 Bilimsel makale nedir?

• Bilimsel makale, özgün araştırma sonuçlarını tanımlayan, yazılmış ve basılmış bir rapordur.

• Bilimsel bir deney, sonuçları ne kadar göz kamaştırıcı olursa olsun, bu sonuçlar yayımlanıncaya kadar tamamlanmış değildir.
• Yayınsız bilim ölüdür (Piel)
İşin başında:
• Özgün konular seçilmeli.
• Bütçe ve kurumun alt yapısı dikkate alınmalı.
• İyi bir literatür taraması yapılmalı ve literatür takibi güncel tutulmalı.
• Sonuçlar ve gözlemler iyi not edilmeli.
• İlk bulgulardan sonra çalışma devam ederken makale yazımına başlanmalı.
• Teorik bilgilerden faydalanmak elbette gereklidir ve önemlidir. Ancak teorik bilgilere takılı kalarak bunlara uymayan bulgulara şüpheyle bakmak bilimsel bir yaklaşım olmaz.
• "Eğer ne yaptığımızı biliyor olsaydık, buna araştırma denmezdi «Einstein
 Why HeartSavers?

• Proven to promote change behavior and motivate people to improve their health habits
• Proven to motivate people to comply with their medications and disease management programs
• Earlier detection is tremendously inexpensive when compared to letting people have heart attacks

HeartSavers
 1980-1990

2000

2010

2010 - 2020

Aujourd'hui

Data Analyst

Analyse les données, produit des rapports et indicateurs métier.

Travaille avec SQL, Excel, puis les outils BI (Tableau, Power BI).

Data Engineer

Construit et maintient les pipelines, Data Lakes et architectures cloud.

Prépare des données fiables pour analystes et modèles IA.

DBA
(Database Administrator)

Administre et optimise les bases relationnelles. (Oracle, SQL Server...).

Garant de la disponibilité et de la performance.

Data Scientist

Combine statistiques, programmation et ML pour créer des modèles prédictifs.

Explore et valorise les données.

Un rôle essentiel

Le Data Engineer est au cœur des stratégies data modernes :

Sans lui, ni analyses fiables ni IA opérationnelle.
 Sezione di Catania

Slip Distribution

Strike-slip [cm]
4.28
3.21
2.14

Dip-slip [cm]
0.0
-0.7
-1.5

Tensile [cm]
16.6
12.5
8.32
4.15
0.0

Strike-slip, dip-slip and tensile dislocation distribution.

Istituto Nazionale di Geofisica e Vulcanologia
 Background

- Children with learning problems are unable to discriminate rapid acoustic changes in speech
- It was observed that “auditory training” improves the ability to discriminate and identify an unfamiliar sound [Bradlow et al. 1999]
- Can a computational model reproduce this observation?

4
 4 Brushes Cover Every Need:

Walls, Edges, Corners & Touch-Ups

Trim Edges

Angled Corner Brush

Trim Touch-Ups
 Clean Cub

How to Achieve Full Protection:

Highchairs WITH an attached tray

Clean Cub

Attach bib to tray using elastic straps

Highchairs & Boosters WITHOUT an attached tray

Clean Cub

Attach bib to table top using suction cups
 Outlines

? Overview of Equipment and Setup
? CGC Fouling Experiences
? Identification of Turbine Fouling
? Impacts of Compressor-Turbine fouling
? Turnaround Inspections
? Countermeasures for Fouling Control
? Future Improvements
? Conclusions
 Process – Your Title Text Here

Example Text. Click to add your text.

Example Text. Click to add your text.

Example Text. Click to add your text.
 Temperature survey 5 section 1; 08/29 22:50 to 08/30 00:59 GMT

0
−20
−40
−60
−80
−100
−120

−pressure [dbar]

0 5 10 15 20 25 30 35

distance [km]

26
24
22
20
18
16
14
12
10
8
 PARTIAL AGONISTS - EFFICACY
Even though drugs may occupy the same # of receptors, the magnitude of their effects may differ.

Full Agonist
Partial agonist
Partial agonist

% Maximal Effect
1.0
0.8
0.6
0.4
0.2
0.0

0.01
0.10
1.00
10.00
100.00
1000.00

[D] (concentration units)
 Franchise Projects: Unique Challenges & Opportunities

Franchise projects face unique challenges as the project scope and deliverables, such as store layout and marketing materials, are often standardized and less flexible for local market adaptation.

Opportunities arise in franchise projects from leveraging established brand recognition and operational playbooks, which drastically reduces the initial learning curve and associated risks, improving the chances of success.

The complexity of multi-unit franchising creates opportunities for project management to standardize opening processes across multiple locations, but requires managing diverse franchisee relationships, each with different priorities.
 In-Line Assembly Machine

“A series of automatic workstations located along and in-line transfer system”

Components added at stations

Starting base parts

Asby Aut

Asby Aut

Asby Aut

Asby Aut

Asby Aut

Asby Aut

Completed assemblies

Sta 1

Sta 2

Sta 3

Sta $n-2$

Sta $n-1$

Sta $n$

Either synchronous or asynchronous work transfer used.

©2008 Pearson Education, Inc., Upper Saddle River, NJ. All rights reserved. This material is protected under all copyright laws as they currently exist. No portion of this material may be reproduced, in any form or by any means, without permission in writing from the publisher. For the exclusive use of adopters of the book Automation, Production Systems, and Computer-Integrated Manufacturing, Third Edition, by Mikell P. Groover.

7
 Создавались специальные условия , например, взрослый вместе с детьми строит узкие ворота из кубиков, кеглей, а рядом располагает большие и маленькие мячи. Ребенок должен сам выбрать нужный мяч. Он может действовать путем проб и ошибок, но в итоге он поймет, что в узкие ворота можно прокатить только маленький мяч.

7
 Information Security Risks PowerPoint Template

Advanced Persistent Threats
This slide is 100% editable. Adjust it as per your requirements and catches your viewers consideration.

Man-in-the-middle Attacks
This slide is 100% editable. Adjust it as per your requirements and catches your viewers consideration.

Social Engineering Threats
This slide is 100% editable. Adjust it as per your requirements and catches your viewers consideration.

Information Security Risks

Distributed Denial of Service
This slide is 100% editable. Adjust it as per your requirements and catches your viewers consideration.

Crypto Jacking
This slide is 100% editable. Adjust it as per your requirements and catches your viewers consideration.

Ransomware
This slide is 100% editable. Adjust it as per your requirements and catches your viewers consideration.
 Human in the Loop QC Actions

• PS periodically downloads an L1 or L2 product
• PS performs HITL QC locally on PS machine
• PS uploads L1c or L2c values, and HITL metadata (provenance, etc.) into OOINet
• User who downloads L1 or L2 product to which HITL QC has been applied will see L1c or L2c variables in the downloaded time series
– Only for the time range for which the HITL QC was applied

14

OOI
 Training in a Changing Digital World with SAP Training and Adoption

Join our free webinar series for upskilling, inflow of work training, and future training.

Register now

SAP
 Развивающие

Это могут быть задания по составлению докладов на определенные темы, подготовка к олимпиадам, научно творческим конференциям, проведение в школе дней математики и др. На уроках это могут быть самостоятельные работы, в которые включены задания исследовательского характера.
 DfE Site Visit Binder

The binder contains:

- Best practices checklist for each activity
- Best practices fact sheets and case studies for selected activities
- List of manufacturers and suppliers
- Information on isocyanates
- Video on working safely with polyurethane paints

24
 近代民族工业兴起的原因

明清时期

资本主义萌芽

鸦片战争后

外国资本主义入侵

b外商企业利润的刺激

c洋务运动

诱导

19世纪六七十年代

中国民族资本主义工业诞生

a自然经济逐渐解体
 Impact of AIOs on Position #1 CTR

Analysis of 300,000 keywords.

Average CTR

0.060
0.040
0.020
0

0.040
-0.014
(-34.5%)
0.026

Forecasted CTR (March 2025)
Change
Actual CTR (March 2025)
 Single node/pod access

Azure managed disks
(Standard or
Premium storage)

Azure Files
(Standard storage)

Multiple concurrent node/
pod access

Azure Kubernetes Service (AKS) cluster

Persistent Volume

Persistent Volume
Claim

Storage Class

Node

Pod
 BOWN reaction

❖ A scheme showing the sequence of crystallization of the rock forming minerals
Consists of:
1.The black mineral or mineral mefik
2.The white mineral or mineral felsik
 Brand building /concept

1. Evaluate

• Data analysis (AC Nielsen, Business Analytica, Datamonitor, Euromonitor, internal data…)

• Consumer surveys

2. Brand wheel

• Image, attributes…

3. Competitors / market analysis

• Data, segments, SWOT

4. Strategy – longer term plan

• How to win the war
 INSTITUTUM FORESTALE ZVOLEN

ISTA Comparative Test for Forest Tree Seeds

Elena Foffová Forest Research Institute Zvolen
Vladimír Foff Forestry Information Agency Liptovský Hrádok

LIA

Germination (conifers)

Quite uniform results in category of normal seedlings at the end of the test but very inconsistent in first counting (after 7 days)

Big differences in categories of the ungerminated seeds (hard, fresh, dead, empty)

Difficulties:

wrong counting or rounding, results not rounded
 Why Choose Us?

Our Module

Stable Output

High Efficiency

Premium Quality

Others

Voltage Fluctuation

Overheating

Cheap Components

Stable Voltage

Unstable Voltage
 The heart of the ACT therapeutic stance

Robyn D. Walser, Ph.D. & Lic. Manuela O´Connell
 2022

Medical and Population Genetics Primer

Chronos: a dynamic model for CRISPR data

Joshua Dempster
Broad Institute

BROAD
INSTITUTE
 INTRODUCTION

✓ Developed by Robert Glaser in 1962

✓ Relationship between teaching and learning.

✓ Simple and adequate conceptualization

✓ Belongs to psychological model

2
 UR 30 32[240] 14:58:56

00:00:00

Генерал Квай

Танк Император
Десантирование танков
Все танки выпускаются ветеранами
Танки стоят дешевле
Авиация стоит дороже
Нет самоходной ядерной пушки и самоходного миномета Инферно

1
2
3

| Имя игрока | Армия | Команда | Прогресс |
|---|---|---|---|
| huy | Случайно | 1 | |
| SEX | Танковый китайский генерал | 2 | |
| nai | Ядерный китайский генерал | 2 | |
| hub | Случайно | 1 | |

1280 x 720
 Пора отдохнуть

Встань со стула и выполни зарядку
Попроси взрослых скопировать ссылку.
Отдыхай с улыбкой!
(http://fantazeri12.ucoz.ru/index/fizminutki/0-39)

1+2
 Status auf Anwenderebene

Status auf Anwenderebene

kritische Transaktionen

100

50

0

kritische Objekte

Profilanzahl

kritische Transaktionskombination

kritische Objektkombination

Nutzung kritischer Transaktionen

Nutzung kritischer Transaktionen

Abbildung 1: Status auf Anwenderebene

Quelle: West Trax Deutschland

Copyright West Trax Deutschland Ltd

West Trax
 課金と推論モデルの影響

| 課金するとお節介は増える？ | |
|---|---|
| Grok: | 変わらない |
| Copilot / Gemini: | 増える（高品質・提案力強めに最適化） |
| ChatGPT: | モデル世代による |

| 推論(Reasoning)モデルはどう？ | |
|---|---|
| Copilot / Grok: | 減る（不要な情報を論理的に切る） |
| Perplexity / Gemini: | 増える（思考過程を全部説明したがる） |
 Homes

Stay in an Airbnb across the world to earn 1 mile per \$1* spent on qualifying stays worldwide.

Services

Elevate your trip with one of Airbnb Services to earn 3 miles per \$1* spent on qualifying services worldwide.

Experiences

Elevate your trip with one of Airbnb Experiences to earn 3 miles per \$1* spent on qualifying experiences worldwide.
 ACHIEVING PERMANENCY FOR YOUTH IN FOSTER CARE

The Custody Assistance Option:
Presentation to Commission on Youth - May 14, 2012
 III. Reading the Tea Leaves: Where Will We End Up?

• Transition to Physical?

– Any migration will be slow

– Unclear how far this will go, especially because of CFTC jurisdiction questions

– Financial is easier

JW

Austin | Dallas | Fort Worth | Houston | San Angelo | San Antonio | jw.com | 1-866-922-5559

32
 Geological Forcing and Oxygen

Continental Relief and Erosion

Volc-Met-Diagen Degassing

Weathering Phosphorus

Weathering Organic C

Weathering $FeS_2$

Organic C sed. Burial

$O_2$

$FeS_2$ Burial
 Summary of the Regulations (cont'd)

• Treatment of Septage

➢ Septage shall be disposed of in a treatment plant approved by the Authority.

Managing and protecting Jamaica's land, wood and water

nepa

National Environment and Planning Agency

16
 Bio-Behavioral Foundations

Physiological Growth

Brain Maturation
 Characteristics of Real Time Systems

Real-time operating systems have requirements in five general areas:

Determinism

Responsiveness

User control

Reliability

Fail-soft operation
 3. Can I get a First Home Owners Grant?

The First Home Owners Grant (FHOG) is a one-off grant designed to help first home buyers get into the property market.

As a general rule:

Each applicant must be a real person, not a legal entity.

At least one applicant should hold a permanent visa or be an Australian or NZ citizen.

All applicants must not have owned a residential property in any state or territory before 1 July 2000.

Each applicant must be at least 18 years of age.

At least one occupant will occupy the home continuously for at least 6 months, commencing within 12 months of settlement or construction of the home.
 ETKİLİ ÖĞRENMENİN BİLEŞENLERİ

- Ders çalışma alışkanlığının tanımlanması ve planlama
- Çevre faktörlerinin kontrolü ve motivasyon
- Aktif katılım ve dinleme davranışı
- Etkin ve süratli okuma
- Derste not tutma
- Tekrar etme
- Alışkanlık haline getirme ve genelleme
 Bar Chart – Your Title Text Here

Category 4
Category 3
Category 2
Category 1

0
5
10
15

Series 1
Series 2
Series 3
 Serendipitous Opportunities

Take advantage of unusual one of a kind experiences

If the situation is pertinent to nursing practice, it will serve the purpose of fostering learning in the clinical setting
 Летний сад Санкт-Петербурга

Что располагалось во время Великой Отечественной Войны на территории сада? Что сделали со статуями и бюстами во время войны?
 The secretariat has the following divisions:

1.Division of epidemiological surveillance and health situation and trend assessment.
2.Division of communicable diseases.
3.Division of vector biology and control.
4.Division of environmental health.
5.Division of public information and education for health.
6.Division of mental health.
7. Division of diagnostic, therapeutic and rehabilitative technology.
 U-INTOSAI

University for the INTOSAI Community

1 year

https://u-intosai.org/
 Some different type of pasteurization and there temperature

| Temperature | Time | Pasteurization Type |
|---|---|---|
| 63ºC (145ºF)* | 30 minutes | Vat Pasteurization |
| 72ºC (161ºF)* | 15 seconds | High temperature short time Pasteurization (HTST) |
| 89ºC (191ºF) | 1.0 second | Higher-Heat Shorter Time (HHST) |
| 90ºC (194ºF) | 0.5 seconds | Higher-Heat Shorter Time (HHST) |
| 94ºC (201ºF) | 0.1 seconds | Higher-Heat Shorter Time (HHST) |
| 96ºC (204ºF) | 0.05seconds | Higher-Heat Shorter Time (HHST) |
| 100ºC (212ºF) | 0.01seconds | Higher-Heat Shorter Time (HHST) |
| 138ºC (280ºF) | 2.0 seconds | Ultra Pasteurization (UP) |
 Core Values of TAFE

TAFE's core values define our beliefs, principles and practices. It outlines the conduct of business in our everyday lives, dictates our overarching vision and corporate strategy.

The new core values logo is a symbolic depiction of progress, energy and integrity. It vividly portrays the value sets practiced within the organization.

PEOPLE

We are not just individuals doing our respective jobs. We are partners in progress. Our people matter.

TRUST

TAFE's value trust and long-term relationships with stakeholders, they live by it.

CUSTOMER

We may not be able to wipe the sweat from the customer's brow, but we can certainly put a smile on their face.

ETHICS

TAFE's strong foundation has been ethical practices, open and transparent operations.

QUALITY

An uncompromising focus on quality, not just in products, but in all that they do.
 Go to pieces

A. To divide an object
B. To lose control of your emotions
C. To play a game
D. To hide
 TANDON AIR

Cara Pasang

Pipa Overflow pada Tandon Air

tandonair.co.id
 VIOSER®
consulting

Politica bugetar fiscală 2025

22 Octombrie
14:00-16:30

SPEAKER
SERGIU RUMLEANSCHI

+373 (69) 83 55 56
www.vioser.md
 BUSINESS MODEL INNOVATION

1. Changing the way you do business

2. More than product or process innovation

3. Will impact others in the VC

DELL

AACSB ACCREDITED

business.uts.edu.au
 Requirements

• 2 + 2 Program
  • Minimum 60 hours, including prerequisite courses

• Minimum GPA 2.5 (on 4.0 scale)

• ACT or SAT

• _Work request_: Each line of the material that holds the string "Full" counts once; give the total alone.

• _Exercise result_: 2